This simple intervention is backed by heartening evidence. For instance, the largest health care system in the United States is the Veterans Health Administration, which operates about 170 hospitals across the country. In response to the persistence of medical errors (many of which occurred in afternoons), a team of physicians at the VA implemented a comprehensive training system across the hospitals (on which Michigan modeled its own efforts) that was built around the concept of more intentional and more frequent breaks, and featured such tools as “laminated checklist cards, whiteboards, paper forms, and wall mounted posters.” One year after the training began, the surgical mortality rate (how often people died during or shortly after surgery) dropped 18 percent.11

Still, for most people, work doesn’t involve paralyzing others and cutting them open—or other life-on-the-line responsibilities such as flying a twenty-seven-ton jet or guiding troops into battle. For the rest of us, another type of break offers a simple way to steer around the dangers of the trough. Call them “restorative breaks.” And to understand them, let’s leave the American Midwest and head to Scandinavia and the Middle East.

FROM THE SCHOOLHOUSE TO THE COURTHOUSE: THE POWER OF RESTORATIVE BREAKS

In chapter 1 we learned about some curious results on Denmark’s national standardized exams. Danish schoolchildren who take the tests in the afternoon score significantly worse than those who take the exams earlier in the day. To a school principal or education policy maker, the response seems obvious: Whatever it takes, move all the tests to the morning. However, the researchers also discovered another remedy, one with applications beyond schools and tests, that is remarkably easy to explain and implement.

When the Danish students had a twenty- to thirty-minute break “to eat, play, and chat” before a test, their scores did not decline. In fact, they increased. As the researchers note, “A break causes an improvement that is larger than the hourly deterioration.”12 That is, scores go down after noon.

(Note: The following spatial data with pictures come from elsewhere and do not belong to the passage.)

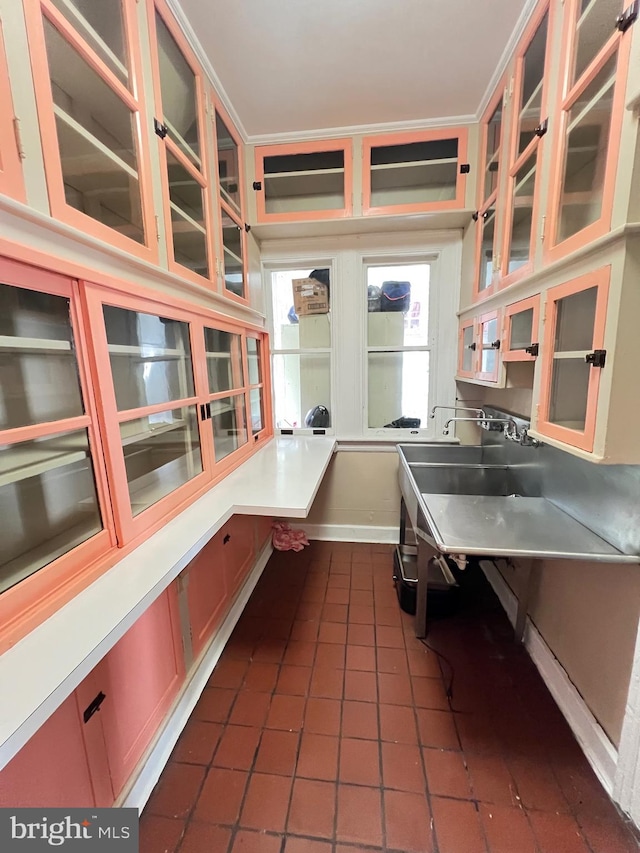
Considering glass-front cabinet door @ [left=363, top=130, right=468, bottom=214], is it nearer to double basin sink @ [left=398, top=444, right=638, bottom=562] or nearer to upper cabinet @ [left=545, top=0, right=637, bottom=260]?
upper cabinet @ [left=545, top=0, right=637, bottom=260]

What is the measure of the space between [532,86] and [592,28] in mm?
466

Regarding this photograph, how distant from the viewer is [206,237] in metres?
1.67

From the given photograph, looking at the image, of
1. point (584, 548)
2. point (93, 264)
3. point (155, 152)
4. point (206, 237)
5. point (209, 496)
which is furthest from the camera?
point (206, 237)

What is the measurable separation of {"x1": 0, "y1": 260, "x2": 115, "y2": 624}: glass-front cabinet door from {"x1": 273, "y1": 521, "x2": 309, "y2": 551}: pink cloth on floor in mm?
1689

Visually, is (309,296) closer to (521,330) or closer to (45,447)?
(521,330)

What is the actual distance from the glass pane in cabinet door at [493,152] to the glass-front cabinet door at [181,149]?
146 centimetres

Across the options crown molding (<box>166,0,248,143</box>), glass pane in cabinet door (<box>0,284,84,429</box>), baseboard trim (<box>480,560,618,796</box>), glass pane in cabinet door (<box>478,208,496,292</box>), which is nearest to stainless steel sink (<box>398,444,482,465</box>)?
baseboard trim (<box>480,560,618,796</box>)

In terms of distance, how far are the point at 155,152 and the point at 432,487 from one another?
200 cm

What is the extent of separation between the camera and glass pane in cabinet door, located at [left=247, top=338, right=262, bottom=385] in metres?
2.35

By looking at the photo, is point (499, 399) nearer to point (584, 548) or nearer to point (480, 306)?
point (480, 306)

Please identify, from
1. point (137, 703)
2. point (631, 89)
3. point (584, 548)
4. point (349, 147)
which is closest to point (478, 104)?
point (349, 147)

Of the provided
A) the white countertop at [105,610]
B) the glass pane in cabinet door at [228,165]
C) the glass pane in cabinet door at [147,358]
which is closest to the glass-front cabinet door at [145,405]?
the glass pane in cabinet door at [147,358]

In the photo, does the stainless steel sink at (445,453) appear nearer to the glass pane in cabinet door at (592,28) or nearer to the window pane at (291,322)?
the window pane at (291,322)

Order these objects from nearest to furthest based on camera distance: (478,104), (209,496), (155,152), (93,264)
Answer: (93,264) → (155,152) → (209,496) → (478,104)
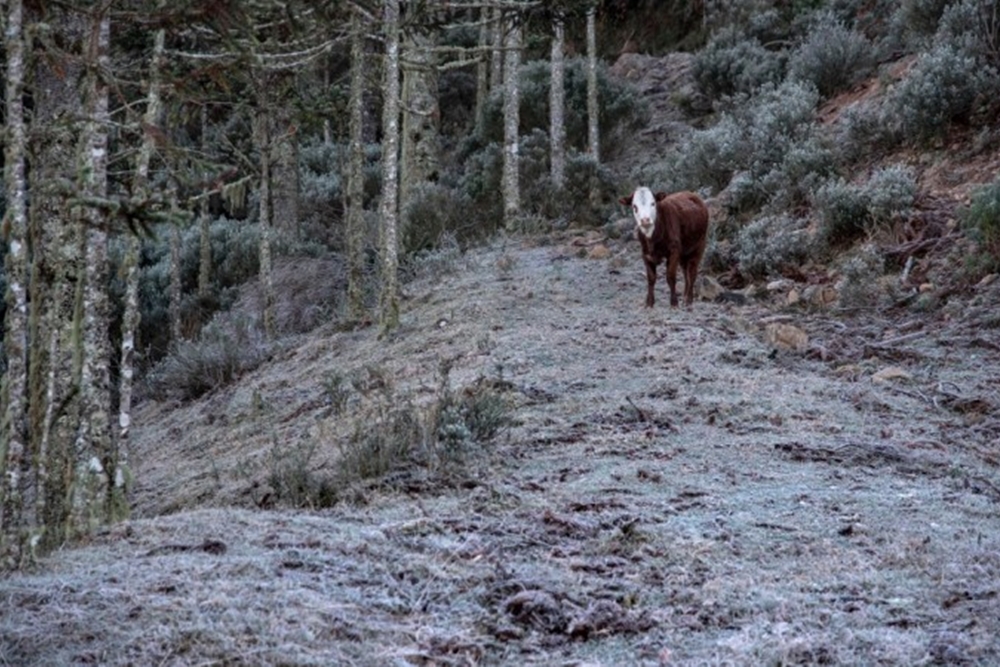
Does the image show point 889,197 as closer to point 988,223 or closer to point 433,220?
point 988,223

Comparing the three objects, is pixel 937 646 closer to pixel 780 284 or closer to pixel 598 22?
pixel 780 284

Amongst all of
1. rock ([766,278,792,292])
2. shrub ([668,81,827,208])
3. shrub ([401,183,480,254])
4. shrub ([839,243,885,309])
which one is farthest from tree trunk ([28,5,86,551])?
shrub ([401,183,480,254])

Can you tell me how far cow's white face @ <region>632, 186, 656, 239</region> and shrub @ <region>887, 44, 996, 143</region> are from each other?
5.27 meters

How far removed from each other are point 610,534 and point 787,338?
5.82 m

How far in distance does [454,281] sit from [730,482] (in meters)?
9.06

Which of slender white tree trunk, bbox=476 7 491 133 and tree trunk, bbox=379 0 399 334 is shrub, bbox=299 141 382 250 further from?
tree trunk, bbox=379 0 399 334

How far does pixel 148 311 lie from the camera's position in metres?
21.9

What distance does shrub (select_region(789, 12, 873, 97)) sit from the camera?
67.4 feet

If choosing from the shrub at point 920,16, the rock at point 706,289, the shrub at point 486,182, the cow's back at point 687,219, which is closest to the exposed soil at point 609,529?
the cow's back at point 687,219

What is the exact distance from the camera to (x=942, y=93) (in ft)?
50.7

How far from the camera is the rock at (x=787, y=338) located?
10.9 meters

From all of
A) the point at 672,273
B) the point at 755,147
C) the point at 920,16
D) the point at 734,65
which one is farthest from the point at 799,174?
the point at 734,65

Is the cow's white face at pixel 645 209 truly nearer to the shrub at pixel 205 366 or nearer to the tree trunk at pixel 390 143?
the tree trunk at pixel 390 143

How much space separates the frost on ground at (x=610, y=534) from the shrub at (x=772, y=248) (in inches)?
144
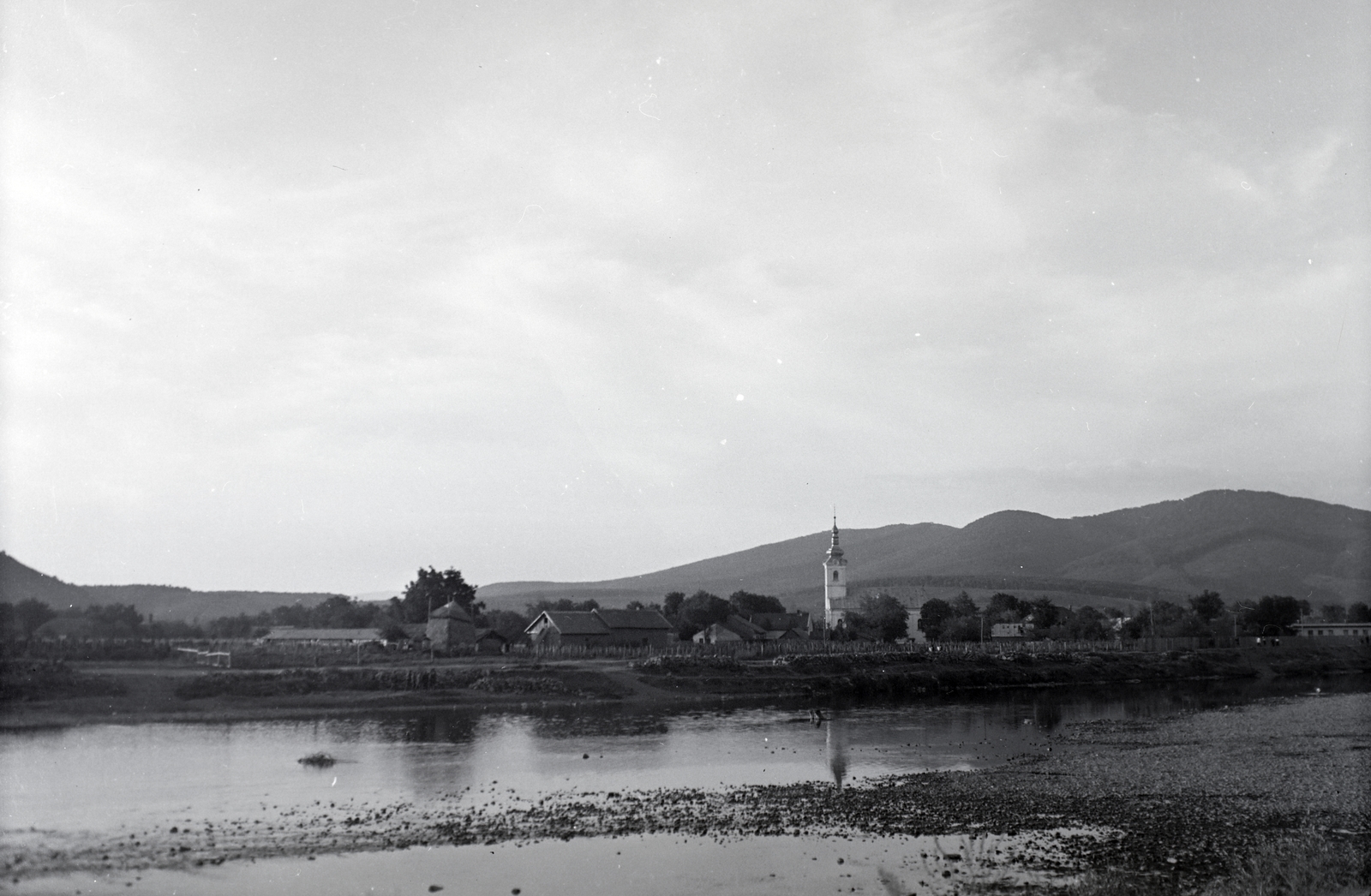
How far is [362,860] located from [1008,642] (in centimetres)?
9992

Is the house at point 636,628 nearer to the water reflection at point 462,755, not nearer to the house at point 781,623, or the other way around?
the house at point 781,623

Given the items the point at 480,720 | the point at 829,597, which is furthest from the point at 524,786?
the point at 829,597

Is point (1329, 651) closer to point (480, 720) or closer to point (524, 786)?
point (480, 720)

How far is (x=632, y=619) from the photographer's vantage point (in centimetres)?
9350

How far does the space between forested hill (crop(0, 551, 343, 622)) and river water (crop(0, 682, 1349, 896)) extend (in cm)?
864

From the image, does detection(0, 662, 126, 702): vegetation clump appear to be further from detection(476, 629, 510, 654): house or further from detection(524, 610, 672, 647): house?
detection(524, 610, 672, 647): house

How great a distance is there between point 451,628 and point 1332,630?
124 metres

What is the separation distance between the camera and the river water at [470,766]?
939 inches

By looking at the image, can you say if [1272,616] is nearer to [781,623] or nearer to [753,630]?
[781,623]

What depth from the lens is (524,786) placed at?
109 ft

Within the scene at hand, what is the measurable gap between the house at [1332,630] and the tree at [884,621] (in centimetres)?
5755

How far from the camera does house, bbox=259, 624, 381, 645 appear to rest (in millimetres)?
85062

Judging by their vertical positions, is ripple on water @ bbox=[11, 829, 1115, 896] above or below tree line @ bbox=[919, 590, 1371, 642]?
below

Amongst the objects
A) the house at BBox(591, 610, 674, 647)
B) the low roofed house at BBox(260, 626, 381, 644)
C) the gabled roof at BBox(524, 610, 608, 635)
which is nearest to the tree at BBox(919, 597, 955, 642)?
the house at BBox(591, 610, 674, 647)
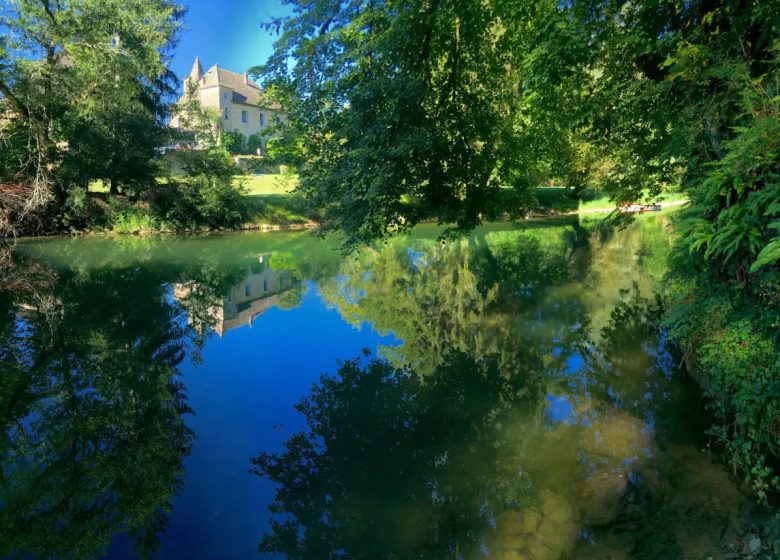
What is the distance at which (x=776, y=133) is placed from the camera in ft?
13.2

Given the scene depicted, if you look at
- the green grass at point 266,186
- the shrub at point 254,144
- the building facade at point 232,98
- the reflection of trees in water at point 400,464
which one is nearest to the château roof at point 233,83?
the building facade at point 232,98

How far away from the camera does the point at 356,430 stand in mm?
7125

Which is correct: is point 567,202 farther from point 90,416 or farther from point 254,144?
point 90,416

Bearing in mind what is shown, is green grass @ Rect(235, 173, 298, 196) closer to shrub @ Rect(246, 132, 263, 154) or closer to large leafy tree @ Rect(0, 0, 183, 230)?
shrub @ Rect(246, 132, 263, 154)

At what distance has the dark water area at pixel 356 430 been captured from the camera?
16.2ft

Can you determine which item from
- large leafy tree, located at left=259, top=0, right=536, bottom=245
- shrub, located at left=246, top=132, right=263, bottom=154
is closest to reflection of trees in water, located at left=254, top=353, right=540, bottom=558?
large leafy tree, located at left=259, top=0, right=536, bottom=245

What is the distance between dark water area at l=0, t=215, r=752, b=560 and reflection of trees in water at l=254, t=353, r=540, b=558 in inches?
1.1

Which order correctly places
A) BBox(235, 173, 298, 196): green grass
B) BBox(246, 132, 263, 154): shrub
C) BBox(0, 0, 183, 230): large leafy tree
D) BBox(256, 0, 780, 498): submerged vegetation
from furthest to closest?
1. BBox(246, 132, 263, 154): shrub
2. BBox(235, 173, 298, 196): green grass
3. BBox(0, 0, 183, 230): large leafy tree
4. BBox(256, 0, 780, 498): submerged vegetation

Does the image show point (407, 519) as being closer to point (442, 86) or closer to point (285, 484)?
point (285, 484)

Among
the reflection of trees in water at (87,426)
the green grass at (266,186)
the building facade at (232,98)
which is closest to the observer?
the reflection of trees in water at (87,426)

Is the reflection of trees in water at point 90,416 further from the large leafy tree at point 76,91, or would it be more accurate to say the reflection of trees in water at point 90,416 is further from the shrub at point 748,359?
the large leafy tree at point 76,91

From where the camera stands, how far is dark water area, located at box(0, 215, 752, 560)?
493cm

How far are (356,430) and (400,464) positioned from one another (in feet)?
3.75

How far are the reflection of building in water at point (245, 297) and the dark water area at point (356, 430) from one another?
15 cm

But scores go up by a higher amount after breaks.

Taking a test in the afternoon without a break produces scores that are equivalent to spending less time in school each year and having parents with lower incomes and less education. But taking the same test after a twenty- to thirty-minute break leads to scores that are equivalent to students spending three additional weeks in the classroom and having somewhat wealthier and better-educated parents. And the benefits were the greatest for the lowest-performing students.

Unfortunately, Danish schools, like many around the world, offer only two breaks each day. Worse, legions of school systems are cutting back on recess and other restorative pauses for students in the name of rigor and—get ready for the irony—higher test scores. But as Harvard’s Francesca Gino, one of the study’s authors, puts it, “If there were a break after every hour, test scores would actually improve over the course of the day.”13

Many younger students underperform during the trough, which risks both providing teachers with an inaccurate sense of their progress and prompting administrators to attribute to what and how students are learning something that is really an issue of when they’re taking a test. “We believe these results to have two important policy implications,” say the researchers who studied the Danish experience. “[F]irst, cognitive fatigue should be taken into consideration when deciding on the length of the school day and the frequency and duration of breaks. Our results show that longer school days can be justified, if they include an appropriate number of breaks. Second, school accountability systems should control for the influence of external factors on test scores . . . a more straightforward approach would be to plan tests as closely after breaks as possible.”14

Perhaps it makes sense that a cup of apple juice and a few minutes to run around works wonders for eight-year-olds solving arithmetic problems. But restorative breaks have a similar power for adults with weightier responsibilities.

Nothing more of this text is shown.